Kozmetik sektöründeki 20 yıla yaklaşan yurt içi ve yurt dışında edindiğimiz tecrübelerimizle kozmetik sektörünü önemli fuarlara taşıyarak ciddi başarılar ve getiriler elde ettik. 3 yıla yakın bir dinlenme sürecinden sonra yepyeni bir dinamizmle geri döndük.
Bu süreçte neleri daha iyi yapabiliriz, hatalarımız neler, daha iyi hangi noktalarda çalışabiliriz diye düşünme fırsatı elde etmiş olduk. Bu fuarda da hedefimiz öncelikli olarak yurt dışından alıcı/ziyaretçi getirmek. Devamlı olarak çalıştığımız komşu coğrafyalar, Orta Doğu, Kuzey Afrika, Eski Sovyet Coğrafyaları, Türki Cumhuriyetler, Balkanlar ve Avrupa haricinde Afrika’nın daha aşağılarına, Sahra Altı Afrika, Güney Doğu Asya, Latin Amerika gibi yerler e de ulaşmayı hedefleyip ve bu bölgelere biraz daha öncelik vermeyi planlıyoruz. 20 ay gibi bir süre içinde tanıtım için fuarlara katılacağız, yazılı, görsel ve dijital medyayı aktif bir şekilde kullanacağız. Bizi bekleyen bu uzun hazırlık dönemi içerisinde önceliğimiz olan alıcı/müşteriye ulaşarak katılımcılarımıza cazip fırsatlar sunmak için çalışmalarımızı gerçekleştireceğiz.

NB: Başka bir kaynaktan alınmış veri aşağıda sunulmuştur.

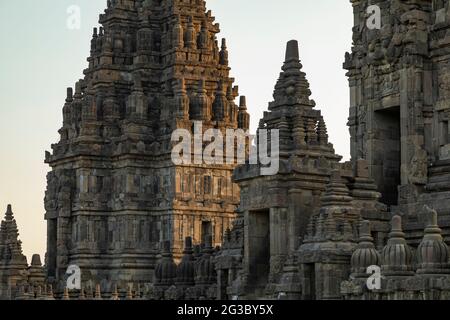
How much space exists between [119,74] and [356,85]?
89.7ft

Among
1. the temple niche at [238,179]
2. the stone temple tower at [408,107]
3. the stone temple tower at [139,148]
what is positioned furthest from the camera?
the stone temple tower at [139,148]

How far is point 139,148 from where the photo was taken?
6594cm

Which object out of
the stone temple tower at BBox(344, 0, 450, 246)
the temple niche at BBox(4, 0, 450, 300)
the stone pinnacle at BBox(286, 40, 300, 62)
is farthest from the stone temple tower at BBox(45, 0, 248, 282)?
the stone pinnacle at BBox(286, 40, 300, 62)

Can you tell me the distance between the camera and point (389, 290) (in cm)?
3347

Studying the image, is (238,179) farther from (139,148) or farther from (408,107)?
(139,148)

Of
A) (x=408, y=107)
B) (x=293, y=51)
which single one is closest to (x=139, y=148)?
(x=293, y=51)

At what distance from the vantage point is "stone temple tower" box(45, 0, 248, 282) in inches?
2554

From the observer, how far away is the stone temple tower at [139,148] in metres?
64.9

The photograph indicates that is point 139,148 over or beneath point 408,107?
over

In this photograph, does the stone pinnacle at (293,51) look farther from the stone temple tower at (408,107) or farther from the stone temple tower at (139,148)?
the stone temple tower at (139,148)

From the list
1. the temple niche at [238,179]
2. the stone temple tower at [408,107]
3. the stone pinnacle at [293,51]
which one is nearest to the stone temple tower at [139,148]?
the temple niche at [238,179]

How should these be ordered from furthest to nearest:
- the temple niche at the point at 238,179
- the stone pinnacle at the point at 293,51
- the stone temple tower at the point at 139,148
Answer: the stone temple tower at the point at 139,148 → the stone pinnacle at the point at 293,51 → the temple niche at the point at 238,179

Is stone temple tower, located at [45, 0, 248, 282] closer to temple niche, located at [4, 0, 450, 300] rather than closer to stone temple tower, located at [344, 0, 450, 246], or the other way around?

Beauty İstanbul Fuarı için belirlediğiniz kriterler var mı?
Önceliğimiz Türkiye’nin kozmetik sektöründe öne çıkması, kozmetik ihracatının artması İstanbul’da gerçekleştireceğimiz fuarımızda, Tük firmalarımızı kendi ülkelerinde daha da öncü konuma getirerek rahat bir ortam sunmak çabası içerisindeyiz. Yurt dışında bir katılım sağladıklarında firmalarımızın en az 5-10 katı bir maliyet yükü oluyor. Kendi evinde katılım sağlayan firmalarımıza bunu daha az bir maliyetle sağladığımız için hem maddi hem manevi açıdan bir rahatlık sunmuş oluyoruz. İstanbul’da olması Türk firmalarımız açısından her türlü avantaj. Neden? Çünkü katılan alıcı müşterilere Türk kültürünü tanıtma fırsatı, Türk insanını dışarıda lanse edildiğinin aksine tanıtma fırsatı ve fabrikalarına götürüp üretim tesislerini, şartlarını gösterme fırsatı sunarak belki de ihracat oranlarını yükseltmeye dair büyük adımlara vesile olacağız. Dolayısıyla da Türkiye sınırları içerisinde gerçekleşecek Beauty İstanbul Fuarı katılımcılara satıcı ve alıcı olmak üzere her iki açıdan da kat kat kazanç sağlayacak.
Her açıdan fayda sağlayacak olan Beauty İstanbul Fuarı için yerel yönetimlerden maddi manevi bir destek bekliyor musunuz? Buradan bir çağrı yapmak ister misiniz?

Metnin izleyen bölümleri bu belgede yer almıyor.